• [Task details] Take the lines from the one with "Looking closely, does" to the end of the listing, both ends included, and quote them exactly, leaving pictures out.

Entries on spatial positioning
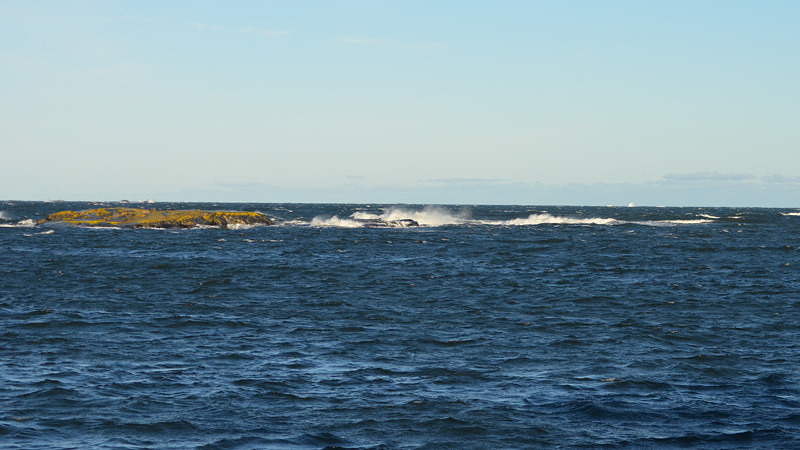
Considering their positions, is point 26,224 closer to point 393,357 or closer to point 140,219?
point 140,219

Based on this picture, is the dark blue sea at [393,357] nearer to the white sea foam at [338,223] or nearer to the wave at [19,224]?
the wave at [19,224]

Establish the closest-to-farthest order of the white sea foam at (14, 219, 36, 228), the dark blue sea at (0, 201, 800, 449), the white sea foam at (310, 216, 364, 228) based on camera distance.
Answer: the dark blue sea at (0, 201, 800, 449)
the white sea foam at (14, 219, 36, 228)
the white sea foam at (310, 216, 364, 228)

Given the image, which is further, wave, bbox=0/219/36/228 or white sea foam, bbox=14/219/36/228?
white sea foam, bbox=14/219/36/228

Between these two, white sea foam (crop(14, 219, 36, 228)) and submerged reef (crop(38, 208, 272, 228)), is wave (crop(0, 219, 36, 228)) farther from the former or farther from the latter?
submerged reef (crop(38, 208, 272, 228))

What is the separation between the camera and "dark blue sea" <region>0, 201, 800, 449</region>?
37.9 feet

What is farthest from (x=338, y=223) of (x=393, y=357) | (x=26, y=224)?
(x=393, y=357)

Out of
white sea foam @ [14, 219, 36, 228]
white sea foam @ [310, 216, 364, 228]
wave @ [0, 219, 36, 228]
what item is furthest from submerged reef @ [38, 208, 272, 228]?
white sea foam @ [310, 216, 364, 228]

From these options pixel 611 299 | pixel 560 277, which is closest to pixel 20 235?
pixel 560 277

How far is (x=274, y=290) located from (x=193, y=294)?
330cm

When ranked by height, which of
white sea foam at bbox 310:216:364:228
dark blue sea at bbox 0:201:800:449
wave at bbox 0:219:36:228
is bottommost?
dark blue sea at bbox 0:201:800:449

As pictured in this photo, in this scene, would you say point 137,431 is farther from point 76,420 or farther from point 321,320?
point 321,320

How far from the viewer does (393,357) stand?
1677cm

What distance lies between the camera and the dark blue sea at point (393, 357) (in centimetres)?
1156

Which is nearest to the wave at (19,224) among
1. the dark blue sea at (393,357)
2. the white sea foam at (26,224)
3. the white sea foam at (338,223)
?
the white sea foam at (26,224)
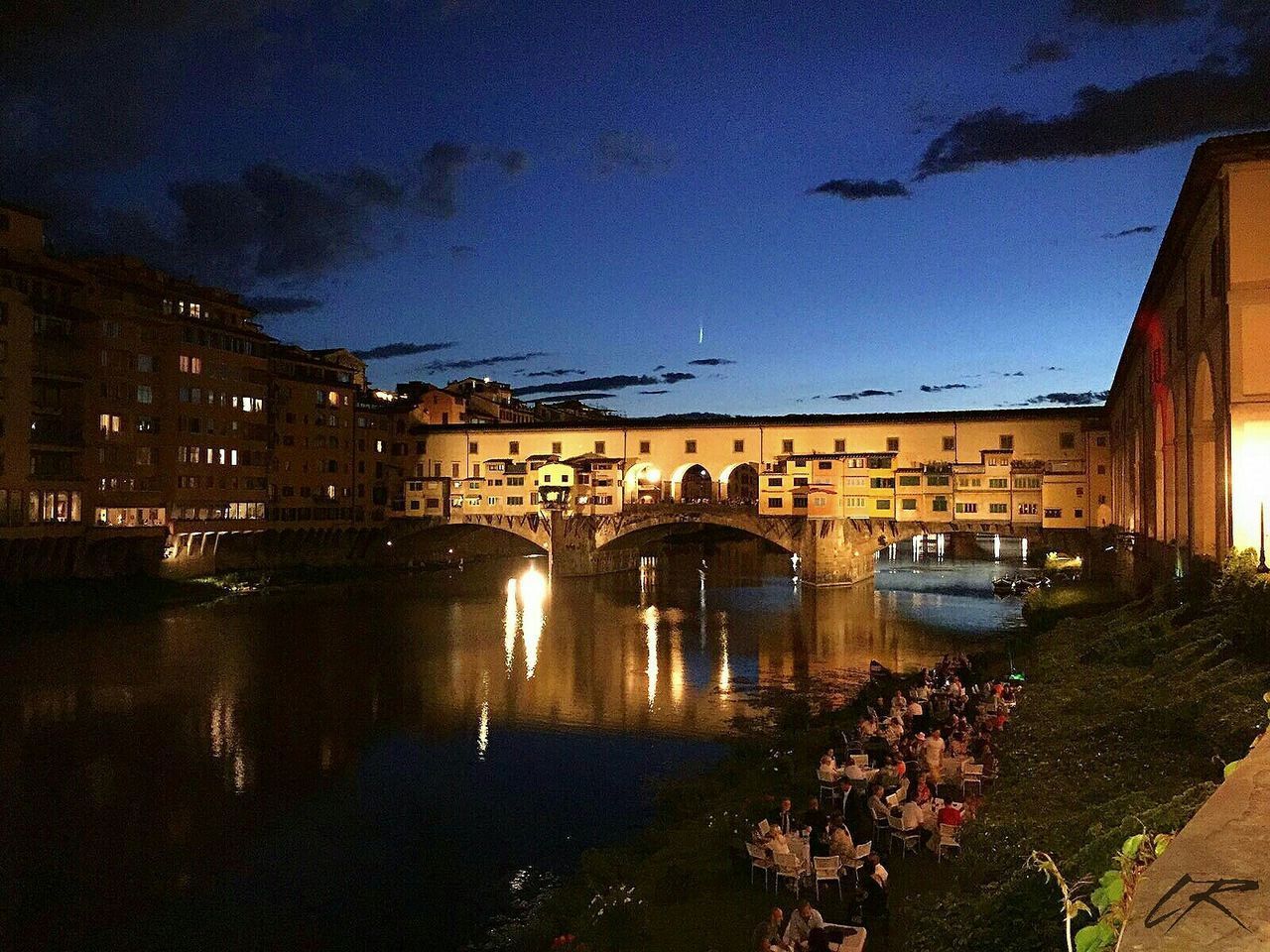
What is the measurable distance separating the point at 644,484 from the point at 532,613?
1903 centimetres

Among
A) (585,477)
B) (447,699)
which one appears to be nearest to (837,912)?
(447,699)

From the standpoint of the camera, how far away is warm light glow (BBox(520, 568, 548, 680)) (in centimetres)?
3209

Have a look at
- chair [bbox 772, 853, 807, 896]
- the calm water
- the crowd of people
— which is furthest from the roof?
the calm water

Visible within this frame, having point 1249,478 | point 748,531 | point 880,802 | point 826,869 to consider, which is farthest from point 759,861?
point 748,531

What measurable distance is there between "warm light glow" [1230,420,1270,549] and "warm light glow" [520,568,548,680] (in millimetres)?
19464

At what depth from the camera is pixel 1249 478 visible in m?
14.9

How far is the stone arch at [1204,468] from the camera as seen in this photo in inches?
679

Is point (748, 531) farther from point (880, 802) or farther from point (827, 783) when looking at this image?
point (880, 802)

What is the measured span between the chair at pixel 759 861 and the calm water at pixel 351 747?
391 centimetres

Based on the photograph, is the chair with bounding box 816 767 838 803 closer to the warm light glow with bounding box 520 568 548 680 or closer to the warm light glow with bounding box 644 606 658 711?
the warm light glow with bounding box 644 606 658 711

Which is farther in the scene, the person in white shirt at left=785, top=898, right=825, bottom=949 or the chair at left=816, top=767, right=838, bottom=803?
the chair at left=816, top=767, right=838, bottom=803

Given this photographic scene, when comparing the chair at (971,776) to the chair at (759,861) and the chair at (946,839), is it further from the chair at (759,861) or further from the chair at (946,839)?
the chair at (759,861)

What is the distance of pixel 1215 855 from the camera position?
3607 millimetres

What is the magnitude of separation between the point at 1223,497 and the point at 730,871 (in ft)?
34.4
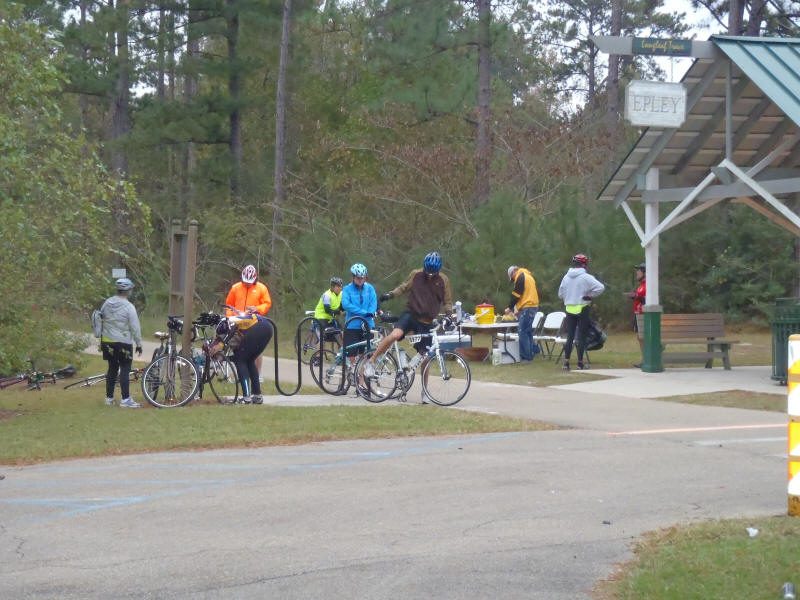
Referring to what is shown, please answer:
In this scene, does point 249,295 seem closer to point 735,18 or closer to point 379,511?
point 379,511

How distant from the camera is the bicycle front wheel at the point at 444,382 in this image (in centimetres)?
1405

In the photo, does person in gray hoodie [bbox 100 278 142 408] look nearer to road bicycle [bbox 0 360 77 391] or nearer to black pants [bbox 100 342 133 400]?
black pants [bbox 100 342 133 400]

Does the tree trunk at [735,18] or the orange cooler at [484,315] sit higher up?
the tree trunk at [735,18]

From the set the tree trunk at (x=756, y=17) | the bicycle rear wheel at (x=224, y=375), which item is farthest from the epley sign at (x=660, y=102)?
the tree trunk at (x=756, y=17)

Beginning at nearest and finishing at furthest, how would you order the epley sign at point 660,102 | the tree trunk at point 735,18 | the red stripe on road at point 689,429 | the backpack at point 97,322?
the red stripe on road at point 689,429 → the backpack at point 97,322 → the epley sign at point 660,102 → the tree trunk at point 735,18

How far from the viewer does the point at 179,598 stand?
588 cm

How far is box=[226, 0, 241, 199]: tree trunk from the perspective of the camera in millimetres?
42438

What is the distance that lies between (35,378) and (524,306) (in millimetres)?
8183

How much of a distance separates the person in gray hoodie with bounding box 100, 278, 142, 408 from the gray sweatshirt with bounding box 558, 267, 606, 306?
6895 mm

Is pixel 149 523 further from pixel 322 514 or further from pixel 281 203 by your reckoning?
pixel 281 203

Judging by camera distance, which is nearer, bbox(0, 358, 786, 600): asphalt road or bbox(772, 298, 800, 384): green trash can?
bbox(0, 358, 786, 600): asphalt road

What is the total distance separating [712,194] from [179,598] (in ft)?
44.4

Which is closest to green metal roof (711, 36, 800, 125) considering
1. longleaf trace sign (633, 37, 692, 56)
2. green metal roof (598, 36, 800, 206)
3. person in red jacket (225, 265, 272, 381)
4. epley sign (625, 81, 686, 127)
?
green metal roof (598, 36, 800, 206)

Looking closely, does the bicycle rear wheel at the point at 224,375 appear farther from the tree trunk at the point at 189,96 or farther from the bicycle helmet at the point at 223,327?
the tree trunk at the point at 189,96
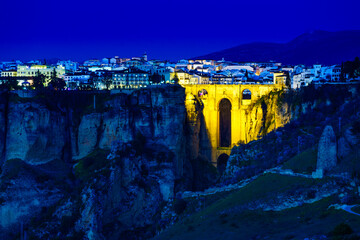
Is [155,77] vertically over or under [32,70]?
under

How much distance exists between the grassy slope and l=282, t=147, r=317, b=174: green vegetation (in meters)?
1.02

• [Output of the exercise]
Looking closely, does the bicycle rear wheel at the point at 224,375 appear farther from the tree trunk at the point at 189,96 or farther from the bicycle helmet at the point at 223,327?
the tree trunk at the point at 189,96
Is [155,77] vertically over or under [32,70]?
under

How much distance exists between the grassy slope and l=282, t=147, r=317, b=174: green vegetation (in meters)?
1.02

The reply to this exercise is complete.